Hidden Gem: Bartholdi Fountain

Bartholdi Fountain Blog 01

Bartholdi Fountain, Evening Light

Last Friday, a photographer colleague and I went into the city to take some photographs of the Bartholdi Fountain, located directly across Independence Avenue from the US Botanic Garden.  The fountain is located in Bartholdi Park, a two-acre garden managed by the US Botanic Garden. It is named after Frederic Auguste Bartholdi, the designer of the 30-foot tall fountain which is the central feature of the park.  Bartholdi is best known as the creator of the Statue of Liberty. The fountain was originally commissioned for the 1876 Centennial Exposition in Philadelphia and was brought to Washington afterwards.  It fell into disrepair but a 3-year restoration was completed in 2011 and the result was well worth the wait. (Technical data for above image: Nikon D800E on tripod with 24-70mm f/2.8 lens @ 24mm; 5 sec. @ f/16, ISO 100; 5 separate images photomerged)

Bartholdi Blog 02

Bartholdi Park, April 2012

The park features a wonderful horticultural display that changes with the seasons.  Tables, with folding umbrellas and chairs surround the fountain and benches are placed among the plantings where one can enjoy a few moments of serenity a short distance from the US Capitol Building. The park’s website can be found here. (Technical data for above image: Nikon D700 on tripod with 70-200mm f/2.8 lens @ 70mm; 1/100th @ f/16, ISO 400)

Bartholdi Carla Steckley

Bartholdi Fountain by Carla Steckley

The best time, at least in my opinion, to photograph the fountain is during the evening twilight as shown above in the image taken by my colleague about 25 minutes after sunset.   (Technical Data: Canon DSLR on tripod with 13-85mm EF-S  f/3.5 lens; 1/20th sec  @ f/13, ISO 100)

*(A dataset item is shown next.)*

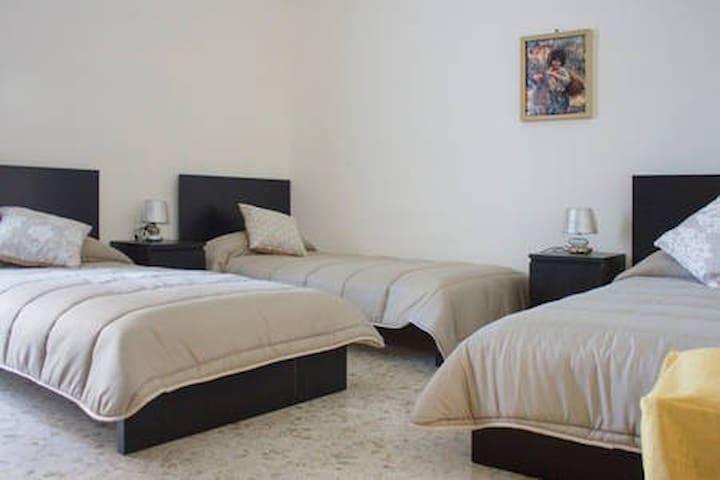 Villa Elena stanza letti singoli per 3 persone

It was an excellent evening for a shoot.  The weather was perfect, the fountain was illuminated and flowing normally, a fresh bed of pansies had been planted in the circular plot, creating a floral necklace around the basin.  The glass dome of the Botanic Garden across the street was being illuminated from within by a  green light.  A few people passed through the park while we there, but we were quite impressed  with a group of five (see image at top) who brought in a tablecloth, silverware, sparkling water, an assortment of cheeses, and other good things and had what looked like a wonderful evening as we moved around photographing the fountain.

Bartholdi Fountain Blog 03

Bartholdi Fountain, Looking Southeast

Twilight lasts only a short time, but sometimes the lights of the city will illuminate the clouds overhead with an interesting color.  The image above, looking in a southeasterly direction toward the Rayburn House Office Building, was photographed just before we left, about 45 minutes after sunset. (Technical data: Nikon D800E on tripod with 24-70mm f/2.8 lens @ 48mm; 5 sec. @ f/16, ISO 400)

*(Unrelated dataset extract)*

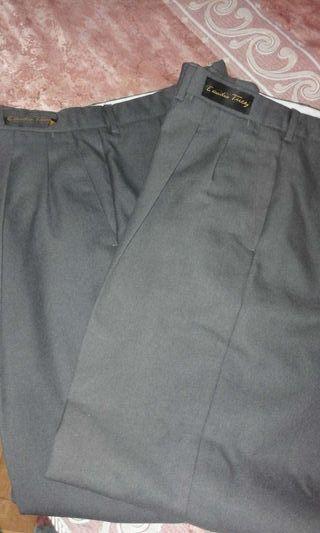Dos pantalones Emidio Tucci talla 42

And on nights when there is a moon, clouds are less desirable as shown in the image below taken last year. (Technical data Nikon D800E on tripod with 24-70mm f/2.8 lens @70mm; 3 sec. @ f/16, ISO 800, 5 images photomerged)  This could have easily been a single image by bringing the extension back to about 35mm, but the moon would have looked quite small with that approach.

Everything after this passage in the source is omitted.